Although restricting included studies to only those including measures of both muscle strength and size reduced the number of data points in these analyses, it was necessary to enable direct comparison between the associations between physical activity, muscle size, and strength using data from the same participants. The inability to account for other individual factors (eg, participant body size) might have also limited the findings of this review. The high number of calculations completed during data analysis to obtain z scores for each subgroup could also be seen as a limitation.
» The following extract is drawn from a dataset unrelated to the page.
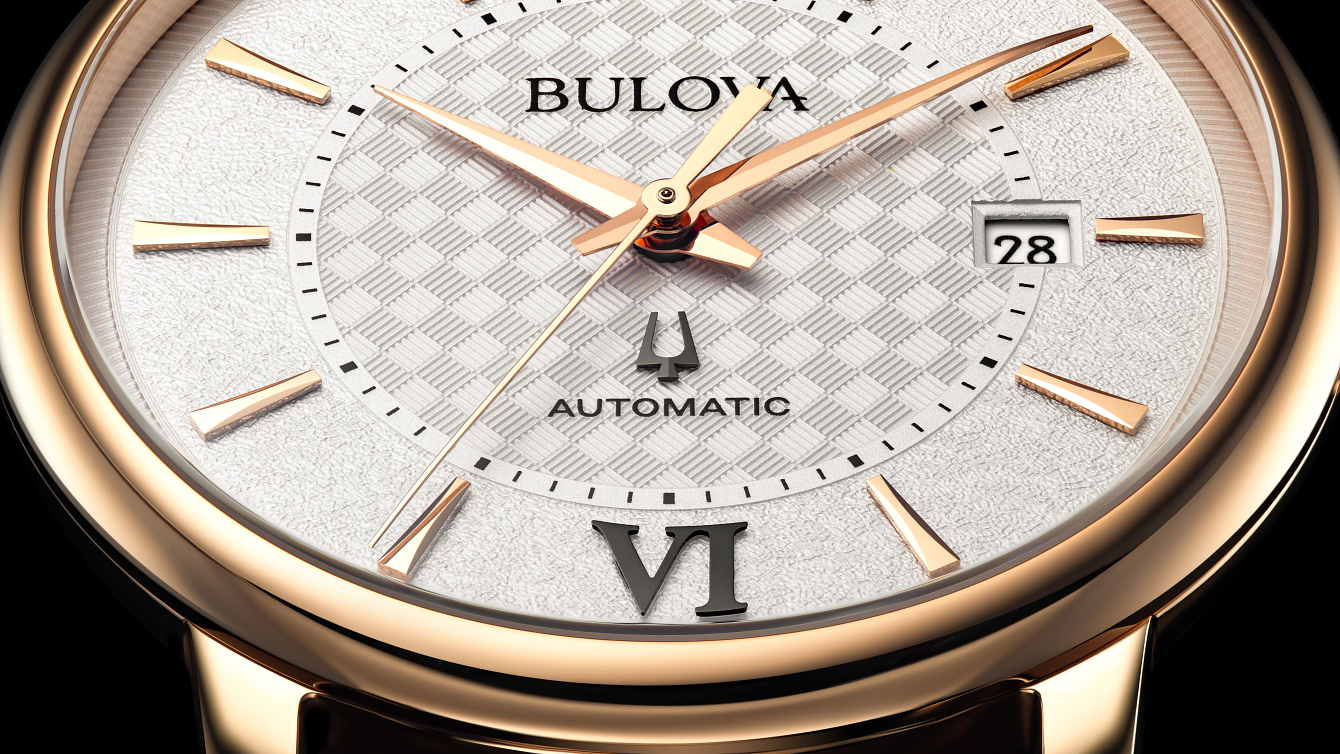 Una imagen del producto undefined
However, most of the mean z scores were less than 1 standard deviation from zero and the mean standard deviation of the z scores approximated 1, indicating a relatively normal distribution of these calculated data. Additionally, normative data from large studies were used when possible in the calculation of all data and the factors to account for sex differences in outcome measures were checked for consistency against other large studies for each of physical activity,, muscle size,, and muscle strength.,

Conclusions

This study identified that objective measures of physical activity are moderately associated with lower limb muscle size and strength in a broad cross-section of the general population. Therefore, if clinicians and exercise professionals within rehabilitation settings are proposing to use measures of physical activity to predict improvements in muscle size and strength, this study suggested that only objective measures such as accelerometry should be used across the general population. It is possible that subjective measures of physical activity might be appropriate for individuals within a younger population.

Supplier

IBM SPSS Statistics for Windows, version 27.0; IBM Corp.